Given exercise 1 –
In the passage on Hollywood movie making, what does Matt Damon say was a huge part of the business's revenue stream before technology made it obsolete?

Provided passage –
● ● ●

Major studios were too afraid to produce something fresh instead of numberless sequels and reboots in the last decade or so.
I think calculus somewhere has changed that is allowing these small/mid sized movies to be made again.
> Sean Evans:
> I think a scenario lots of viewers can relate to is sitting on the couch on a Friday night, going through the streaming services, cycling through the movies and thinking to themselves "they're not making movies for me anymore". As somebody who's been intimately involved in movie making for 30 years, what are the macro Hollywood conditions behind that sentiment?
> Matt Damon:
> Well, so what happened was the DVD was a huge part of our business - of our revenue stream - and technology has just made that obsolete. And so, the movies that that we used to make: you could afford to not make all of your money when it played in the theater because you knew you had the DVD coming behind the release and 6 months later you'd get a whole other chunk - it would be like reopening the movie almost.

● ● ●

Provided data –
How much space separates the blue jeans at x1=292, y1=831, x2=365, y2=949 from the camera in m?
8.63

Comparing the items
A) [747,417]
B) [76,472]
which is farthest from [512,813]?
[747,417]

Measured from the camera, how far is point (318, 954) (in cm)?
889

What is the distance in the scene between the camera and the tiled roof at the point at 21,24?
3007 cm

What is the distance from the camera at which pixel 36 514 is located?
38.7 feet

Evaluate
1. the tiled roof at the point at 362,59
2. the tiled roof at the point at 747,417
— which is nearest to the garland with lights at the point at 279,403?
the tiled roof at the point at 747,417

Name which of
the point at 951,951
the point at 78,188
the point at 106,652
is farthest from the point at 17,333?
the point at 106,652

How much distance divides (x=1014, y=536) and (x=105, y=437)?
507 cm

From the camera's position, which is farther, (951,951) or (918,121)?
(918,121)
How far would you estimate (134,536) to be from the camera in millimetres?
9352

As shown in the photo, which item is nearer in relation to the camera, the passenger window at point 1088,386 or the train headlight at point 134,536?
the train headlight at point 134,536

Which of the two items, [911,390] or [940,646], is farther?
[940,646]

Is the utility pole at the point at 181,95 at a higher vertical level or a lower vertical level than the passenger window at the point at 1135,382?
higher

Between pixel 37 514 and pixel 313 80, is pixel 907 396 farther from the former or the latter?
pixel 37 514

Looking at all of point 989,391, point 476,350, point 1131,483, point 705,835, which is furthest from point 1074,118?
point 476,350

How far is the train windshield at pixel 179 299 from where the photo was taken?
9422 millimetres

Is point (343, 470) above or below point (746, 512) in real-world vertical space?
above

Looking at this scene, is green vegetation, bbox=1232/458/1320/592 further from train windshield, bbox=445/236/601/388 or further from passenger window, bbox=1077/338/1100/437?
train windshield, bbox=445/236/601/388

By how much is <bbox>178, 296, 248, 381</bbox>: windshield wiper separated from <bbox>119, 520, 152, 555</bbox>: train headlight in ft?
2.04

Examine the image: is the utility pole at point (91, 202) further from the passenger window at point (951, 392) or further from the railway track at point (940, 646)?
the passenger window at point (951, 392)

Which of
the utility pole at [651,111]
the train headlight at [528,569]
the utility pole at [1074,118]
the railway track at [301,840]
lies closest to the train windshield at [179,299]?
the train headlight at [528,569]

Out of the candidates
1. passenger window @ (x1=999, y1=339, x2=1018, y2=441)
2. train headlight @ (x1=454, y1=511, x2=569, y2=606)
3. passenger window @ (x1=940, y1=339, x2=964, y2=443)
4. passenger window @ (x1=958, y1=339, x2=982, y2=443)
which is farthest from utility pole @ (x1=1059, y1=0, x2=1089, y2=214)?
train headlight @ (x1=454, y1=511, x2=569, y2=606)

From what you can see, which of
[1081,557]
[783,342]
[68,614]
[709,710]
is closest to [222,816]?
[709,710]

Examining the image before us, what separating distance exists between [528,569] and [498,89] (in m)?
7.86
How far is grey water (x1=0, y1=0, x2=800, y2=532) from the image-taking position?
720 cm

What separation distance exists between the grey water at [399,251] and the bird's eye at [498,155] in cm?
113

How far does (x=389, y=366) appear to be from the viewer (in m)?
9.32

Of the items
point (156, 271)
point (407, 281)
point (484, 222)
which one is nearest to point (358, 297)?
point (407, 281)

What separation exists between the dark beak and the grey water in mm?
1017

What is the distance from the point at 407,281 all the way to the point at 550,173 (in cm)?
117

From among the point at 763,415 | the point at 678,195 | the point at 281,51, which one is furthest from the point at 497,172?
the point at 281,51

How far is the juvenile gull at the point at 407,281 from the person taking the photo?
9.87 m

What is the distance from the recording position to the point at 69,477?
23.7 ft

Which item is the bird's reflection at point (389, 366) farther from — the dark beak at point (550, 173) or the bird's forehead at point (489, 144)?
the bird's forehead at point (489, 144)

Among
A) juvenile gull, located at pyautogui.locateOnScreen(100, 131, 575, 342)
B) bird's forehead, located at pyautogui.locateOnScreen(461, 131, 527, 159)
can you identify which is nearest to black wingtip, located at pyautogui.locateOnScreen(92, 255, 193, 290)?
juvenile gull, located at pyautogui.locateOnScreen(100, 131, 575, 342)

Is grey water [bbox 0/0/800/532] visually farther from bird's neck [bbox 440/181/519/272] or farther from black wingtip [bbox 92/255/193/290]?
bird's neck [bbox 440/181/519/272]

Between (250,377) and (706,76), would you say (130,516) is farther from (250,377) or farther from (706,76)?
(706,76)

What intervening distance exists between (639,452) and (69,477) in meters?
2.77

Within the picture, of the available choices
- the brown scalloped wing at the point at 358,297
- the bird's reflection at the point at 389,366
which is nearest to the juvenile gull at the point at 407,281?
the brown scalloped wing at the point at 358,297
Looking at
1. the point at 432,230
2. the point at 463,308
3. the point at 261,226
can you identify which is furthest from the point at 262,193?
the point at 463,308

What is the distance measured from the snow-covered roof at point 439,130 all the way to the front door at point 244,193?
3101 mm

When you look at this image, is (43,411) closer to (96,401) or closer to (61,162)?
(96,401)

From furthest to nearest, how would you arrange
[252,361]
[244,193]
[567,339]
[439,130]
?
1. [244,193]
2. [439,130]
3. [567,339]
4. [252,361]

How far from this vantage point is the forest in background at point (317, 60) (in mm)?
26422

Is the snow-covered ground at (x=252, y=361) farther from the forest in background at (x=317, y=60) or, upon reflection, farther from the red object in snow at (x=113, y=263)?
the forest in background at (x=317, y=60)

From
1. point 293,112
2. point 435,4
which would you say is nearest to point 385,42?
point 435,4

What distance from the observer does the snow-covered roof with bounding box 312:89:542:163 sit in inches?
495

● ● ●

Given exercise 2 –
Copy word for word the part of the rows that opens with the line containing "From furthest to" and closes with the last line of the rows, including both ends.

Complete answer 1 –
The DVD.

Complete answer 2 –
From furthest to nearest, how would you arrange
[252,361]
[244,193]
[567,339]
[439,130]
?
1. [244,193]
2. [439,130]
3. [567,339]
4. [252,361]

How far from this vantage point is the forest in background at point (317, 60) (in mm)?
26422

Is the snow-covered ground at (x=252, y=361) farther from the forest in background at (x=317, y=60) or, upon reflection, farther from the red object in snow at (x=113, y=263)?
the forest in background at (x=317, y=60)

From
1. point 293,112
2. point 435,4
which would you say is nearest to point 385,42?
point 435,4

What distance from the observer does the snow-covered roof with bounding box 312:89:542:163 sit in inches?
495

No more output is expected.